The limited efficacy of immunotherapy in colorectal cancer (CRC) underscores the need to better define immunosuppressive mechanisms within the tumor microenvironment (TME). We applied single-cell RNA sequencing (scRNA-seq) to characterize stromal–immune interactions shaping the CRC TME.

Methods

Paired tumor and adjacent normal mucosa samples from eight patients with CRC were analyzed by scRNA-seq. Integrated bioinformatic approaches, including trajectory inference, transcriptional regulon analysis, and cell–cell communication modeling, were used to define cellular differentiation and intercellular signaling. Key findings were validated using The Cancer Genome Atlas datasets, multiplex immunofluorescence staining, and in vitro functional assays.

Results

Trajectory analysis demonstrated a progressive increase in triggering receptor expressed on myeloid cells 1 (TREM1) expression during tumor-associated myeloid differentiation. TREM1-positive myeloid cells exhibited enriched M2-like signatures and were preferentially associated with consensus molecular subtype 4 tumors, characterized by stromal activation and poor clinical outcomes.

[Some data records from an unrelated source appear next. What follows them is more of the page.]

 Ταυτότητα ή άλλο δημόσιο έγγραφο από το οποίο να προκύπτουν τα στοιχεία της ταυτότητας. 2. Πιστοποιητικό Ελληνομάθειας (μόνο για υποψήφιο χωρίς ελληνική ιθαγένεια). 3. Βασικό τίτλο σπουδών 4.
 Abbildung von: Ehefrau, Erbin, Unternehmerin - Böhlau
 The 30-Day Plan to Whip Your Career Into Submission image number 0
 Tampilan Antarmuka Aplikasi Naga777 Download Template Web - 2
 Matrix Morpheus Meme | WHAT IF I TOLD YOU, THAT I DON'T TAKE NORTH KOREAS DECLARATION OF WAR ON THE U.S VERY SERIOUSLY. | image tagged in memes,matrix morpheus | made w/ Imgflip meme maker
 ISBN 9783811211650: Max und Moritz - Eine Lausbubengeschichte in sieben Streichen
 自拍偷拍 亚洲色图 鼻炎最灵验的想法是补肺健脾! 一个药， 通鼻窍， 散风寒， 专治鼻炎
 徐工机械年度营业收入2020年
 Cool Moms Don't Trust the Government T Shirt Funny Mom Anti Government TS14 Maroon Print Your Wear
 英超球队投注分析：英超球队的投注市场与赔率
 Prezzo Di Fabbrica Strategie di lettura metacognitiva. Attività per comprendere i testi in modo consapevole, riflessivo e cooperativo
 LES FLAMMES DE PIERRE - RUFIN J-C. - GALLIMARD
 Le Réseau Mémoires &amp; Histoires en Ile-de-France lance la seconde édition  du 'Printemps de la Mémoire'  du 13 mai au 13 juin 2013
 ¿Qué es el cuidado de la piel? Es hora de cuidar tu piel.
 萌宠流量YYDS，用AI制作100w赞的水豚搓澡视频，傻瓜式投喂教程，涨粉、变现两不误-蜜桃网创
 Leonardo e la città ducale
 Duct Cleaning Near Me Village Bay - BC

Stromal profiling identified an α-smooth muscle actin (ACTA2)-positive population associated with CRC progression. Spatial analyses revealed close localization of TREM1-positive myeloid cells and ACTA2-positive cancer-associated fibroblasts (CAFs) in tumor tissues. Mechanistically, integrated bioinformatic analyses indicated that TREM1-positive myeloid cells engage CAFs primarily through secreted phosphoprotein 1 (SPP1) signaling, while CAFs reinforce immunosuppressive myeloid phenotypes via TGF-β-associated extracellular matrix pathways. Functional assays showed that TREM1 inhibition reduced SPP1 expression and attenuated M2 macrophage polarization.

Conclusions

These findings identify a bidirectional interaction between TREM1-positive myeloid cells and CAFs that contributes to a profibrotic and immunosuppressive CRC microenvironment, highlighting the TREM1–SPP1 axis as a pathway of potential translational relevance.